*DATA FOR THIS TASK:*

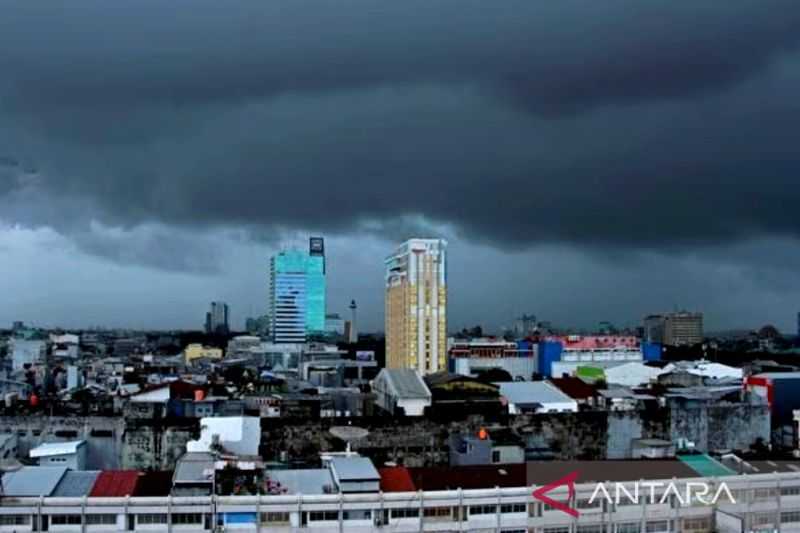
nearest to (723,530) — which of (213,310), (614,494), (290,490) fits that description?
(614,494)

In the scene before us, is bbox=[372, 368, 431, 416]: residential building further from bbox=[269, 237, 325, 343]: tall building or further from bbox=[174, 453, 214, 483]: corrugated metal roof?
bbox=[269, 237, 325, 343]: tall building

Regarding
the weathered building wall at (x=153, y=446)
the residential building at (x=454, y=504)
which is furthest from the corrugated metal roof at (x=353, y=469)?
the weathered building wall at (x=153, y=446)

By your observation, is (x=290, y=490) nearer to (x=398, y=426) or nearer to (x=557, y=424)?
(x=398, y=426)

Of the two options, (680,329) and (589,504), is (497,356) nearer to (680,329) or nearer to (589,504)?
(589,504)

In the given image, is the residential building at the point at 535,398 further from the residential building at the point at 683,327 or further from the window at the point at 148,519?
the residential building at the point at 683,327

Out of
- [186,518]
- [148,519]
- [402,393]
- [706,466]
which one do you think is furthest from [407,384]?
[148,519]

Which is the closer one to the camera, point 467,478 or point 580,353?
point 467,478
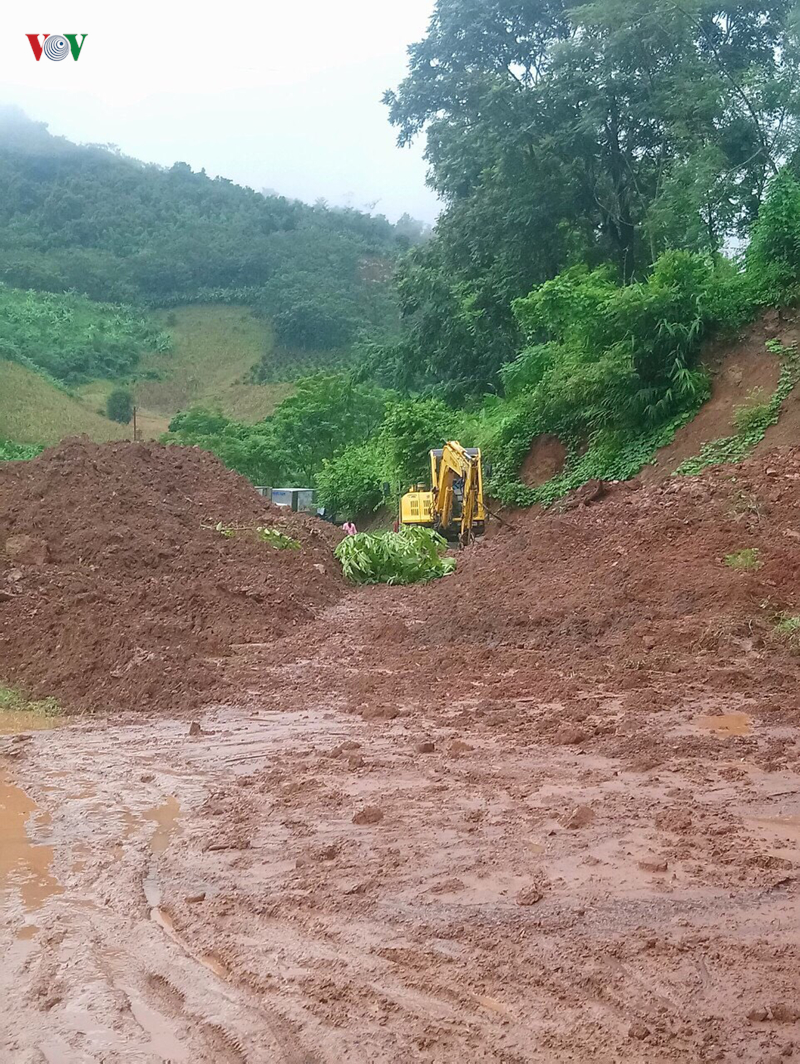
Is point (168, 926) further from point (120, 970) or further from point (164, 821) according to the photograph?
point (164, 821)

*STATED TASK:* Copy all of the data above word for word, leaving out the pictures.

*EXERCISE ANSWER:*
nearest to (723,530) — which of (213,310), (614,494), (290,490) fits that description?
(614,494)

In the scene before us, is bbox=[372, 368, 431, 416]: residential building further from bbox=[269, 237, 325, 343]: tall building or further from bbox=[174, 453, 214, 483]: corrugated metal roof?
bbox=[269, 237, 325, 343]: tall building

Regarding
the weathered building wall at (x=153, y=446)
the residential building at (x=454, y=504)
which is furthest from the corrugated metal roof at (x=353, y=469)?
the weathered building wall at (x=153, y=446)

By your observation, is (x=290, y=490) nearer to (x=398, y=426) or nearer to (x=557, y=424)?
(x=398, y=426)

Of the two options, (680,329) and (589,504), is (497,356) nearer to (680,329) or nearer to (589,504)?
(589,504)

In the given image, is the residential building at the point at 535,398 further from the residential building at the point at 683,327 or further from the window at the point at 148,519?
the residential building at the point at 683,327

Out of
- [186,518]
- [148,519]
- [402,393]
- [706,466]
which one do you think is furthest from [407,384]?
[148,519]

Which is the closer one to the camera, point 467,478 or point 580,353?
point 467,478
Is point (168, 926) further from point (120, 970) or further from point (164, 821) according to the photograph?
point (164, 821)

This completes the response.